* Supplied text
=====
BEIJING, June 3 (Reuters) - Sales in China for Toyota Motor Corp are recovering, but the Japanese automaker is still grappling with excess manufacturing capacity and will likely not need a new assembly plant until around 2018, according to two senior Toyota executives with knowledge of the matter.

A trio of significantly redesigned vehicles - the RAV4 compact crossover utility vehicle and two compact cars marketed under the Vios and the Yaris names - have been helping Toyota boost sales despite the lingering political tensions between Tokyo and Beijing over a territorial issue that earlier weighed heavily on sales of Japanese cars.

Company executives in charge of Toyota's China operations have become more optimistic for the future and some have began talking about doubling sales in China, although none has given a clear time frame for achieving the goal. They are also touting plans for expanding capacity or possibly building a new assembly plant in China.

"But the truth of the matter is that we're still trying to fill out a couple of plants, which have some excess capacity, and we need to push into areas of China's big market where we're not traditionally well-represented with those new, more affordable compact cars," a senior Toyota executive told Reuters on condition of anonymity.

"That's our immediate focus. We're talking about expanding our sales in China but don't think we need a new assembly plant until after 2018."

Toyota reported Tuesday its sales of automobiles in China grew 2.7 percent in May from a year earlier to 81,100 vehicles. That followed a 12.4 percent year-on-year rise in April and a 19 percent rise in March.

In the first five months of the year, Japan's biggest automaker sold 394,900 vehicles, up 16.1 percent from a year earlier.

Toyota's China sales growth on a monthly basis slowed significantly in May, but that was due more to what the two knowledgeable individuals described as technical factors, which included a slowdown in sales of the Corolla car, a key volume product for Toyota in China, ahead of the planned launch of a redesigned version of the model this summer.

Otherwise Toyota officials believe it could continue bouncing back from the sales slump it went under much of the last quarter of 2012 and the entire 2013 amid a flare-up of anti-Japanese sentiment that arose due to a territorial dispute between Beijing and Tokyo.

One of the executives said the goal of selling 2 million vehicles in China is possible but might take until 2025. He said there is no consensus on the time frame for meeting that objective as yet among Toyota's top managers.

Toyota is currently looking into the possibility of building a new plant and is talking to various municipalities and other regional governments, the executives said.

Toyota operates joint ventures in China with China FAW Group Corp and Guangzhou Automobile Group.
=====
* Provided data
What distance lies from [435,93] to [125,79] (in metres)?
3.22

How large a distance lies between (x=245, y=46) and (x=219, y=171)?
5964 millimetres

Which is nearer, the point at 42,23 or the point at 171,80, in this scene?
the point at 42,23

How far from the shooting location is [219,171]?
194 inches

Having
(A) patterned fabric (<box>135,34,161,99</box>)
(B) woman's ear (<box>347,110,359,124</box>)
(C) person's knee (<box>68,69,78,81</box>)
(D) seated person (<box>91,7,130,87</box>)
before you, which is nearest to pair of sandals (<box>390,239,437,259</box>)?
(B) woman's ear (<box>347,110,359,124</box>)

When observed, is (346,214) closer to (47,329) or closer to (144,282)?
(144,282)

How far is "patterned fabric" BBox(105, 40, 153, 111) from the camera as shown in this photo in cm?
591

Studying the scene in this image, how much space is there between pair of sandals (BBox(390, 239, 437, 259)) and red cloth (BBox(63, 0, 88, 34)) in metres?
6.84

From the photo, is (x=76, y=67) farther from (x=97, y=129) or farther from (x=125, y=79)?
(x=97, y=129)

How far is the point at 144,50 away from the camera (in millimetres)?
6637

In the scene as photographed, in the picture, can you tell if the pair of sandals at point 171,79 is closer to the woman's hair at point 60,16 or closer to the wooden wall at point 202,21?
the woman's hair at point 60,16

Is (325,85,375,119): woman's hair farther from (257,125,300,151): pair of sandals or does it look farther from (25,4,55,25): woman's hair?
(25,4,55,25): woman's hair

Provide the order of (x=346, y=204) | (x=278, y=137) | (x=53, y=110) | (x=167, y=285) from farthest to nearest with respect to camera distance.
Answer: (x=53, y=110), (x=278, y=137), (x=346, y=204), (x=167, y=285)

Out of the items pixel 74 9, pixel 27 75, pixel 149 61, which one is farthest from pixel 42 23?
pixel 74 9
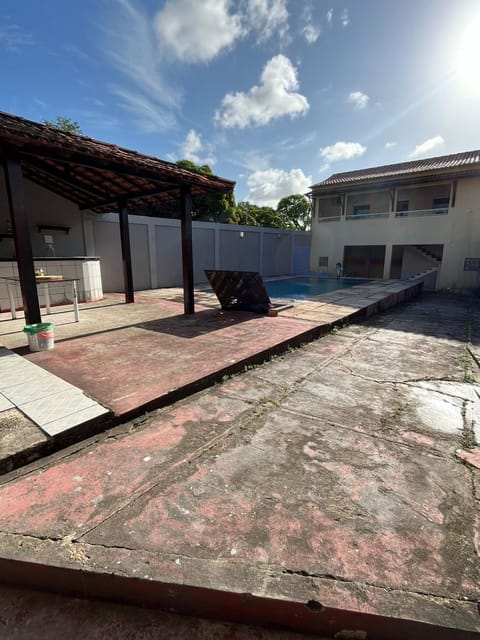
=====
* Jobs
1) Reproduce the passage of the Toyota article running from "Toyota is currently" up to and including "the executives said.".
2) List every Toyota vehicle model named in the Toyota article.
The listing has nothing to do with the work here.

* Solved tasks
1)
Toyota is currently looking into the possibility of building a new plant and is talking to various municipalities and other regional governments, the executives said.

2) RAV4, Vios, Yaris, Corolla